Afghanistan’s educational progress amid violent conflict
Modern education in Afghanistan has a turbulent history due to significant political upheavals, religious extremism, and ideological contentions of both internal and international players who have been at the centre of the country’s efforts for democratisation and development. Since the Western style education was introduced in Afghanistan about a century ago in a bid to modernise the country by embedding scientific thinking in the curriculum (Baiza, 2013; Gregorian, 1970), education has suffered manipulation and exploitation for ideological purposes in the backdrop of unstable political systems inspired by contesting political ideologies, ranging from communism to religious fanaticism.

Requirements
a) According to the passage on Afghan education, how long ago was Western style education introduced in Afghanistan?
b) Say whether each statement agrees with the passage on Afghan education, answering yes or no and quoting the words that decide it. (i) Western style education was introduced to modernize the country by embedding scientific thinking in the curriculum. (ii) Education in Afghanistan has developed under stable political systems. (iii) The contesting political ideologies range from communism to religious fanaticism.
c) List every cause that the passage on Afghan education gives for the turbulent history of modern education in Afghanistan.

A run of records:
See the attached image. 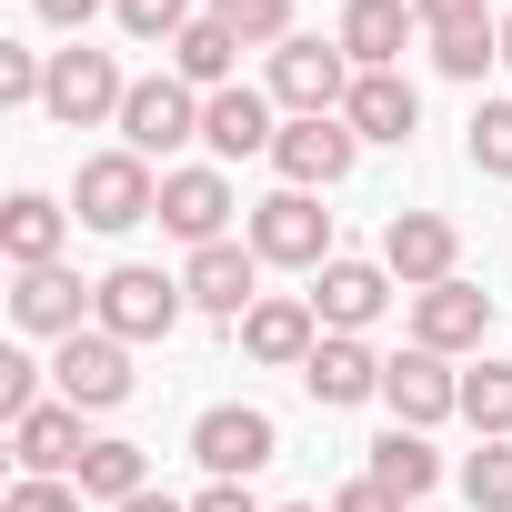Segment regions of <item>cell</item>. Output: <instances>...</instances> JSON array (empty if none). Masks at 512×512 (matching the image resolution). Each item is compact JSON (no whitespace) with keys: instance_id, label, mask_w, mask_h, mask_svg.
<instances>
[{"instance_id":"cell-19","label":"cell","mask_w":512,"mask_h":512,"mask_svg":"<svg viewBox=\"0 0 512 512\" xmlns=\"http://www.w3.org/2000/svg\"><path fill=\"white\" fill-rule=\"evenodd\" d=\"M91 292H101V282H81V272H61V262H51V272H21V282H11V322L71 342V332H91Z\"/></svg>"},{"instance_id":"cell-37","label":"cell","mask_w":512,"mask_h":512,"mask_svg":"<svg viewBox=\"0 0 512 512\" xmlns=\"http://www.w3.org/2000/svg\"><path fill=\"white\" fill-rule=\"evenodd\" d=\"M322 512H412V502H402V492H382V482L362 472V482H342V492H332Z\"/></svg>"},{"instance_id":"cell-10","label":"cell","mask_w":512,"mask_h":512,"mask_svg":"<svg viewBox=\"0 0 512 512\" xmlns=\"http://www.w3.org/2000/svg\"><path fill=\"white\" fill-rule=\"evenodd\" d=\"M51 382H61V402H81V412H121V402H131V342H111V332L91 322V332H71V342L51 352Z\"/></svg>"},{"instance_id":"cell-40","label":"cell","mask_w":512,"mask_h":512,"mask_svg":"<svg viewBox=\"0 0 512 512\" xmlns=\"http://www.w3.org/2000/svg\"><path fill=\"white\" fill-rule=\"evenodd\" d=\"M121 512H191V502H171V492H131Z\"/></svg>"},{"instance_id":"cell-2","label":"cell","mask_w":512,"mask_h":512,"mask_svg":"<svg viewBox=\"0 0 512 512\" xmlns=\"http://www.w3.org/2000/svg\"><path fill=\"white\" fill-rule=\"evenodd\" d=\"M71 221L81 231H131V221H161V171L141 151H91L81 181H71Z\"/></svg>"},{"instance_id":"cell-24","label":"cell","mask_w":512,"mask_h":512,"mask_svg":"<svg viewBox=\"0 0 512 512\" xmlns=\"http://www.w3.org/2000/svg\"><path fill=\"white\" fill-rule=\"evenodd\" d=\"M71 482H81V502H111V512H121L131 492H151V452H141V442H121V432H101V442L81 452V472H71Z\"/></svg>"},{"instance_id":"cell-25","label":"cell","mask_w":512,"mask_h":512,"mask_svg":"<svg viewBox=\"0 0 512 512\" xmlns=\"http://www.w3.org/2000/svg\"><path fill=\"white\" fill-rule=\"evenodd\" d=\"M231 71H241V41H231V31H221L211 11H201V21H191V31L171 41V81H191V91L211 101V91H231Z\"/></svg>"},{"instance_id":"cell-15","label":"cell","mask_w":512,"mask_h":512,"mask_svg":"<svg viewBox=\"0 0 512 512\" xmlns=\"http://www.w3.org/2000/svg\"><path fill=\"white\" fill-rule=\"evenodd\" d=\"M412 342L442 352V362H452V352H482V342H492V292H472L462 272L432 282V292H412Z\"/></svg>"},{"instance_id":"cell-34","label":"cell","mask_w":512,"mask_h":512,"mask_svg":"<svg viewBox=\"0 0 512 512\" xmlns=\"http://www.w3.org/2000/svg\"><path fill=\"white\" fill-rule=\"evenodd\" d=\"M41 372H51V362H31V352H0V412H11V422H21V412H41Z\"/></svg>"},{"instance_id":"cell-29","label":"cell","mask_w":512,"mask_h":512,"mask_svg":"<svg viewBox=\"0 0 512 512\" xmlns=\"http://www.w3.org/2000/svg\"><path fill=\"white\" fill-rule=\"evenodd\" d=\"M502 61V21H482V31H432V71L442 81H482Z\"/></svg>"},{"instance_id":"cell-4","label":"cell","mask_w":512,"mask_h":512,"mask_svg":"<svg viewBox=\"0 0 512 512\" xmlns=\"http://www.w3.org/2000/svg\"><path fill=\"white\" fill-rule=\"evenodd\" d=\"M191 462H201L211 482H251L262 462H282V422H272L262 402H211V412L191 422Z\"/></svg>"},{"instance_id":"cell-41","label":"cell","mask_w":512,"mask_h":512,"mask_svg":"<svg viewBox=\"0 0 512 512\" xmlns=\"http://www.w3.org/2000/svg\"><path fill=\"white\" fill-rule=\"evenodd\" d=\"M502 71H512V21H502Z\"/></svg>"},{"instance_id":"cell-5","label":"cell","mask_w":512,"mask_h":512,"mask_svg":"<svg viewBox=\"0 0 512 512\" xmlns=\"http://www.w3.org/2000/svg\"><path fill=\"white\" fill-rule=\"evenodd\" d=\"M241 241L262 251V262H282V272H322V262H342V251H332V211H322L312 191H272V201H251Z\"/></svg>"},{"instance_id":"cell-32","label":"cell","mask_w":512,"mask_h":512,"mask_svg":"<svg viewBox=\"0 0 512 512\" xmlns=\"http://www.w3.org/2000/svg\"><path fill=\"white\" fill-rule=\"evenodd\" d=\"M111 11H121V31H131V41H161V51H171L191 21H201L191 0H111Z\"/></svg>"},{"instance_id":"cell-31","label":"cell","mask_w":512,"mask_h":512,"mask_svg":"<svg viewBox=\"0 0 512 512\" xmlns=\"http://www.w3.org/2000/svg\"><path fill=\"white\" fill-rule=\"evenodd\" d=\"M462 151H472V171H482V181H512V101H482Z\"/></svg>"},{"instance_id":"cell-6","label":"cell","mask_w":512,"mask_h":512,"mask_svg":"<svg viewBox=\"0 0 512 512\" xmlns=\"http://www.w3.org/2000/svg\"><path fill=\"white\" fill-rule=\"evenodd\" d=\"M121 101H131V81H121V61L111 51H51V91H41V111L61 121V131H101V121H121Z\"/></svg>"},{"instance_id":"cell-36","label":"cell","mask_w":512,"mask_h":512,"mask_svg":"<svg viewBox=\"0 0 512 512\" xmlns=\"http://www.w3.org/2000/svg\"><path fill=\"white\" fill-rule=\"evenodd\" d=\"M412 11H422V31H482L492 0H412Z\"/></svg>"},{"instance_id":"cell-16","label":"cell","mask_w":512,"mask_h":512,"mask_svg":"<svg viewBox=\"0 0 512 512\" xmlns=\"http://www.w3.org/2000/svg\"><path fill=\"white\" fill-rule=\"evenodd\" d=\"M201 141H211V161H251V151H272V141H282V101H272V91H251V81H231V91L201 101Z\"/></svg>"},{"instance_id":"cell-39","label":"cell","mask_w":512,"mask_h":512,"mask_svg":"<svg viewBox=\"0 0 512 512\" xmlns=\"http://www.w3.org/2000/svg\"><path fill=\"white\" fill-rule=\"evenodd\" d=\"M191 512H262V502H251V482H201Z\"/></svg>"},{"instance_id":"cell-17","label":"cell","mask_w":512,"mask_h":512,"mask_svg":"<svg viewBox=\"0 0 512 512\" xmlns=\"http://www.w3.org/2000/svg\"><path fill=\"white\" fill-rule=\"evenodd\" d=\"M302 392L322 412H352V402H382V352L362 332H322V352L302 362Z\"/></svg>"},{"instance_id":"cell-35","label":"cell","mask_w":512,"mask_h":512,"mask_svg":"<svg viewBox=\"0 0 512 512\" xmlns=\"http://www.w3.org/2000/svg\"><path fill=\"white\" fill-rule=\"evenodd\" d=\"M0 512H81V482H11Z\"/></svg>"},{"instance_id":"cell-21","label":"cell","mask_w":512,"mask_h":512,"mask_svg":"<svg viewBox=\"0 0 512 512\" xmlns=\"http://www.w3.org/2000/svg\"><path fill=\"white\" fill-rule=\"evenodd\" d=\"M412 31H422V11H412V0H352V11L332 21V41L352 51V71H402Z\"/></svg>"},{"instance_id":"cell-18","label":"cell","mask_w":512,"mask_h":512,"mask_svg":"<svg viewBox=\"0 0 512 512\" xmlns=\"http://www.w3.org/2000/svg\"><path fill=\"white\" fill-rule=\"evenodd\" d=\"M312 312H322V332H372L392 312V272L382 262H322L312 272Z\"/></svg>"},{"instance_id":"cell-12","label":"cell","mask_w":512,"mask_h":512,"mask_svg":"<svg viewBox=\"0 0 512 512\" xmlns=\"http://www.w3.org/2000/svg\"><path fill=\"white\" fill-rule=\"evenodd\" d=\"M241 352L262 362V372H302L312 352H322V312H312V292H262L241 312Z\"/></svg>"},{"instance_id":"cell-33","label":"cell","mask_w":512,"mask_h":512,"mask_svg":"<svg viewBox=\"0 0 512 512\" xmlns=\"http://www.w3.org/2000/svg\"><path fill=\"white\" fill-rule=\"evenodd\" d=\"M41 91H51V61H41V51H21V41H0V101L31 111Z\"/></svg>"},{"instance_id":"cell-7","label":"cell","mask_w":512,"mask_h":512,"mask_svg":"<svg viewBox=\"0 0 512 512\" xmlns=\"http://www.w3.org/2000/svg\"><path fill=\"white\" fill-rule=\"evenodd\" d=\"M181 141H201V91H191V81H171V71L131 81V101H121V151L161 161V151H181Z\"/></svg>"},{"instance_id":"cell-22","label":"cell","mask_w":512,"mask_h":512,"mask_svg":"<svg viewBox=\"0 0 512 512\" xmlns=\"http://www.w3.org/2000/svg\"><path fill=\"white\" fill-rule=\"evenodd\" d=\"M61 241H71V211L51 191H11V201H0V262H11V272H51Z\"/></svg>"},{"instance_id":"cell-26","label":"cell","mask_w":512,"mask_h":512,"mask_svg":"<svg viewBox=\"0 0 512 512\" xmlns=\"http://www.w3.org/2000/svg\"><path fill=\"white\" fill-rule=\"evenodd\" d=\"M372 482H382V492H402V502H422V492L442 482V452H432V432H402V422H392V432L372 442Z\"/></svg>"},{"instance_id":"cell-1","label":"cell","mask_w":512,"mask_h":512,"mask_svg":"<svg viewBox=\"0 0 512 512\" xmlns=\"http://www.w3.org/2000/svg\"><path fill=\"white\" fill-rule=\"evenodd\" d=\"M181 312H191L181 272H151V262H111L101 292H91V322H101L111 342H171Z\"/></svg>"},{"instance_id":"cell-13","label":"cell","mask_w":512,"mask_h":512,"mask_svg":"<svg viewBox=\"0 0 512 512\" xmlns=\"http://www.w3.org/2000/svg\"><path fill=\"white\" fill-rule=\"evenodd\" d=\"M382 402H392V422H402V432H432V422H452V412H462V372H452L442 352H422V342H412V352H392V362H382Z\"/></svg>"},{"instance_id":"cell-23","label":"cell","mask_w":512,"mask_h":512,"mask_svg":"<svg viewBox=\"0 0 512 512\" xmlns=\"http://www.w3.org/2000/svg\"><path fill=\"white\" fill-rule=\"evenodd\" d=\"M342 121H352L362 141H392V151H402V141L422 131V91H412L402 71H362L352 101H342Z\"/></svg>"},{"instance_id":"cell-20","label":"cell","mask_w":512,"mask_h":512,"mask_svg":"<svg viewBox=\"0 0 512 512\" xmlns=\"http://www.w3.org/2000/svg\"><path fill=\"white\" fill-rule=\"evenodd\" d=\"M11 452H21V482H71L81 472V402H41V412H21L11 422Z\"/></svg>"},{"instance_id":"cell-14","label":"cell","mask_w":512,"mask_h":512,"mask_svg":"<svg viewBox=\"0 0 512 512\" xmlns=\"http://www.w3.org/2000/svg\"><path fill=\"white\" fill-rule=\"evenodd\" d=\"M181 292H191V312L241 322L251 302H262V251H251V241H211V251H191V262H181Z\"/></svg>"},{"instance_id":"cell-38","label":"cell","mask_w":512,"mask_h":512,"mask_svg":"<svg viewBox=\"0 0 512 512\" xmlns=\"http://www.w3.org/2000/svg\"><path fill=\"white\" fill-rule=\"evenodd\" d=\"M31 11H41V21H51V31H71V41H81V31H91V21H101V0H31Z\"/></svg>"},{"instance_id":"cell-3","label":"cell","mask_w":512,"mask_h":512,"mask_svg":"<svg viewBox=\"0 0 512 512\" xmlns=\"http://www.w3.org/2000/svg\"><path fill=\"white\" fill-rule=\"evenodd\" d=\"M352 81H362V71H352V51H342V41L292 31V41L272 51V81H262V91H272L292 121H322V111H342V101H352Z\"/></svg>"},{"instance_id":"cell-27","label":"cell","mask_w":512,"mask_h":512,"mask_svg":"<svg viewBox=\"0 0 512 512\" xmlns=\"http://www.w3.org/2000/svg\"><path fill=\"white\" fill-rule=\"evenodd\" d=\"M462 422L482 442H512V362H472L462 372Z\"/></svg>"},{"instance_id":"cell-9","label":"cell","mask_w":512,"mask_h":512,"mask_svg":"<svg viewBox=\"0 0 512 512\" xmlns=\"http://www.w3.org/2000/svg\"><path fill=\"white\" fill-rule=\"evenodd\" d=\"M231 181H221V161H181V171H161V231L171 241H191V251H211V241H231Z\"/></svg>"},{"instance_id":"cell-8","label":"cell","mask_w":512,"mask_h":512,"mask_svg":"<svg viewBox=\"0 0 512 512\" xmlns=\"http://www.w3.org/2000/svg\"><path fill=\"white\" fill-rule=\"evenodd\" d=\"M352 161H362V131H352L342 111H322V121H282V141H272L282 191H332V181H352Z\"/></svg>"},{"instance_id":"cell-30","label":"cell","mask_w":512,"mask_h":512,"mask_svg":"<svg viewBox=\"0 0 512 512\" xmlns=\"http://www.w3.org/2000/svg\"><path fill=\"white\" fill-rule=\"evenodd\" d=\"M462 502H472V512H512V442L462 452Z\"/></svg>"},{"instance_id":"cell-42","label":"cell","mask_w":512,"mask_h":512,"mask_svg":"<svg viewBox=\"0 0 512 512\" xmlns=\"http://www.w3.org/2000/svg\"><path fill=\"white\" fill-rule=\"evenodd\" d=\"M282 512H322V502H282Z\"/></svg>"},{"instance_id":"cell-11","label":"cell","mask_w":512,"mask_h":512,"mask_svg":"<svg viewBox=\"0 0 512 512\" xmlns=\"http://www.w3.org/2000/svg\"><path fill=\"white\" fill-rule=\"evenodd\" d=\"M382 272H392L402 292L452 282V272H462V231H452L442 211H392V221H382Z\"/></svg>"},{"instance_id":"cell-28","label":"cell","mask_w":512,"mask_h":512,"mask_svg":"<svg viewBox=\"0 0 512 512\" xmlns=\"http://www.w3.org/2000/svg\"><path fill=\"white\" fill-rule=\"evenodd\" d=\"M211 21H221L241 51H282V41H292V0H211Z\"/></svg>"}]
</instances>
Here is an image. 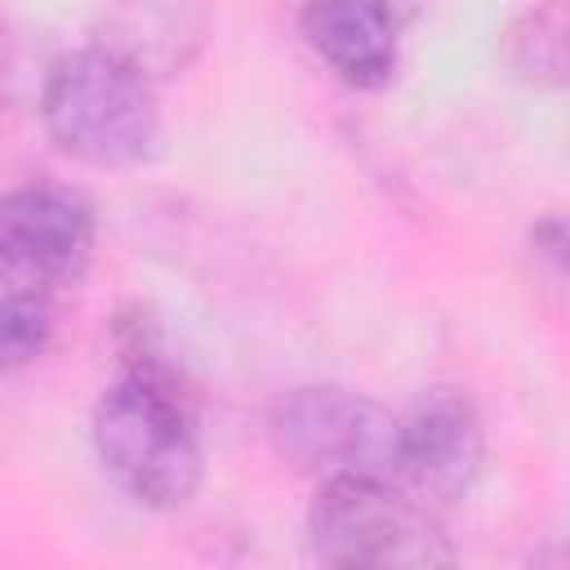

Task-by-task answers
a) About a century ago.

b)
(i) Yes: "in a bid to modernise the country by embedding scientific thinking in the curriculum"
(ii) No: "in the backdrop of unstable political systems"
(iii) Yes: "ranging from communism to religious fanaticism"

c)
- significant political upheavals
- religious extremism
- ideological contentions of both internal and international players